DirectML Model Conversion
Convert your existing machine learning models to a format optimized for DirectML, enabling hardware-accelerated inference on Windows devices. DirectML provides a high-performance layer for machine learning on Windows, leveraging DirectX 12 compute capabilities.
Supported Model Formats
DirectML supports conversion from several popular machine learning frameworks. The primary tool for this is the DirectMLX
converter.
- ONNX (Open Neural Network Exchange) - Recommended
- TensorFlow (via ONNX conversion)
- PyTorch (via ONNX conversion)
Using the DirectMLX Converter
The DirectMLX
tool is a command-line utility that facilitates the conversion process. It's typically included with the DirectML SDK or available as a separate NuGet package.

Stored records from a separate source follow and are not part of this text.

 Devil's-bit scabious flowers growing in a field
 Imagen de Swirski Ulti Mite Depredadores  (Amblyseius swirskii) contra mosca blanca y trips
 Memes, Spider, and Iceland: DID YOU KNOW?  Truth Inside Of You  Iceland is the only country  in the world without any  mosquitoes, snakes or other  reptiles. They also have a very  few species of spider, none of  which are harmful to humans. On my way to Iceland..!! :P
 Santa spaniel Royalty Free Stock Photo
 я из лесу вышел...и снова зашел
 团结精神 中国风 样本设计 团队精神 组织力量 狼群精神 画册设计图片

Example: Converting an ONNX Model
To convert an ONNX model named my_model.onnx
to the DirectML operator graph format, use the following command:
directmlx.exe convert --input-model my_model.onnx --output-model my_model.dml --platform windows --target arch_x64
Key parameters:
--input-model
: Path to your source model file (e.g., ONNX).--output-model
: Desired path for the converted DirectML model.--platform
: Target operating system (e.g.,windows
).--target
: Target architecture (e.g.,arch_x64
for 64-bit Intel/AMD).
Conversion Considerations
When converting models, keep the following in mind:
- Operator Compatibility: Not all operators from every framework might have a direct equivalent in DirectML. Check the DirectML operator support documentation for specifics.
- Data Types: Ensure your model uses supported data types, primarily FP32 and FP16.

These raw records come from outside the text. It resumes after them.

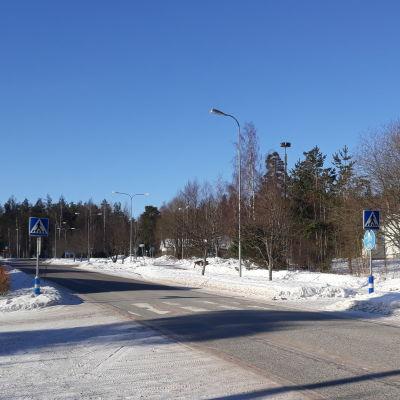 Väg med övergångsställe i vintrigt landskap.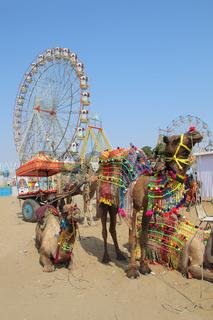 ornate camels and ferris wheels at Pushkar camel fair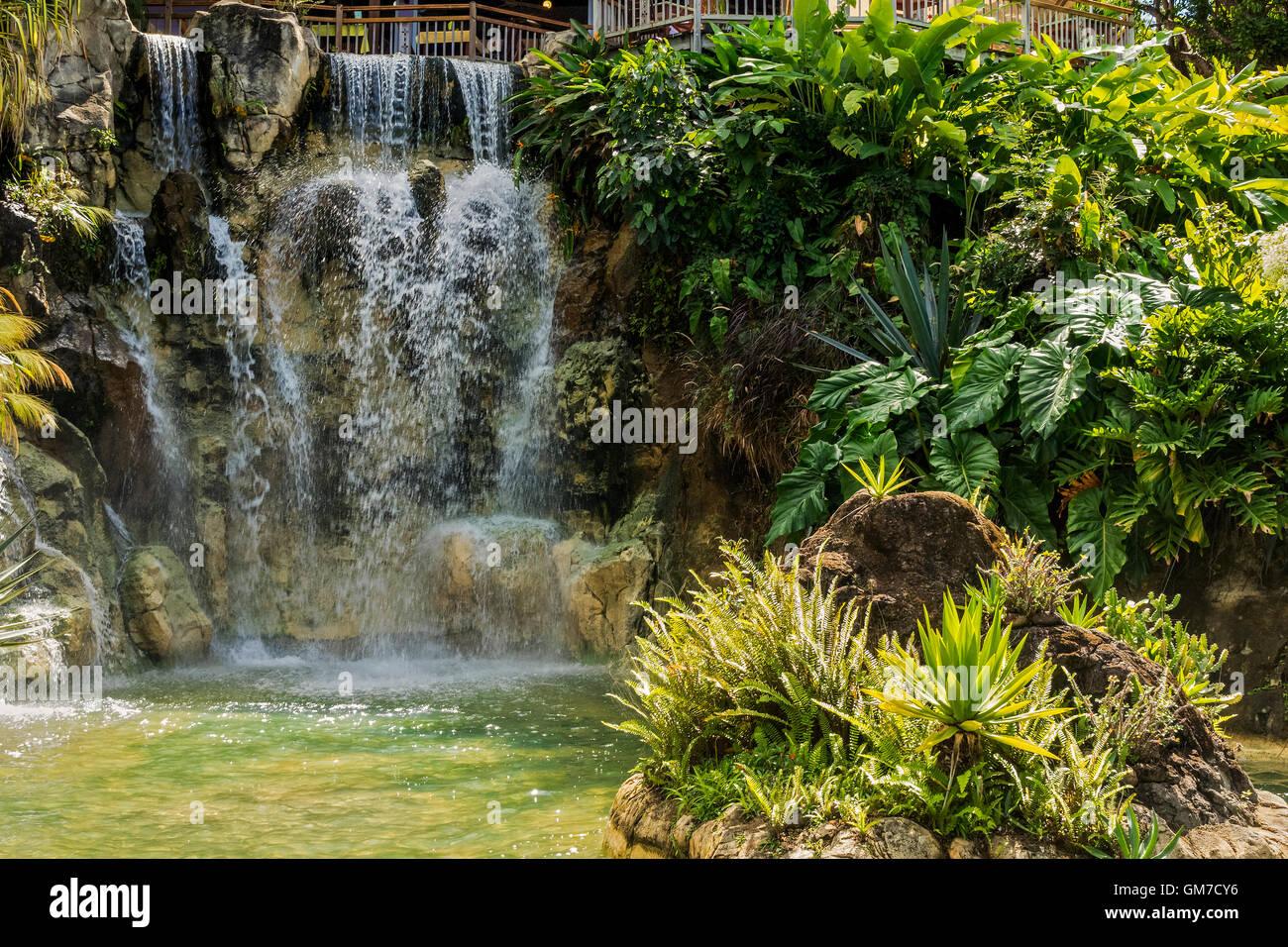 Cascade de jardin botanique de Balata Guadeloupe Antilles Banque D'Images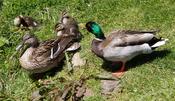 English: Male, female and ducklings Mallard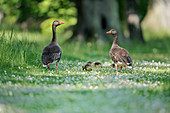 Greylag Geese (Anser anser) feral birds with goslings in Country Park, East Lothian, Scotland, May 2015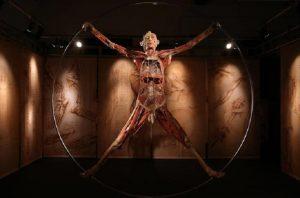 "La mostra ""Real Bodies"" (foto Ansa)"
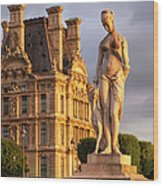Statue Below Musee Du Louvre Wood Print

- Quantization: For further optimization on certain hardware, consider post-conversion quantization.
- Custom Operators: If your model uses custom operators, you may need to implement them manually using the DirectML API.
Integration with DirectML API
Once converted, your .dml
file can be loaded and executed using the DirectML C++ API. This involves:
- Initializing DirectML Device and Command Queue.
- Loading the operator graph from the
.dml
file. - Creating Input and Output Resources (e.g.,
ID3D12Resource
). - Binding resources and dispatching the compute.
- Synchronizing and retrieving results.
Refer to the DirectML API Reference for detailed usage.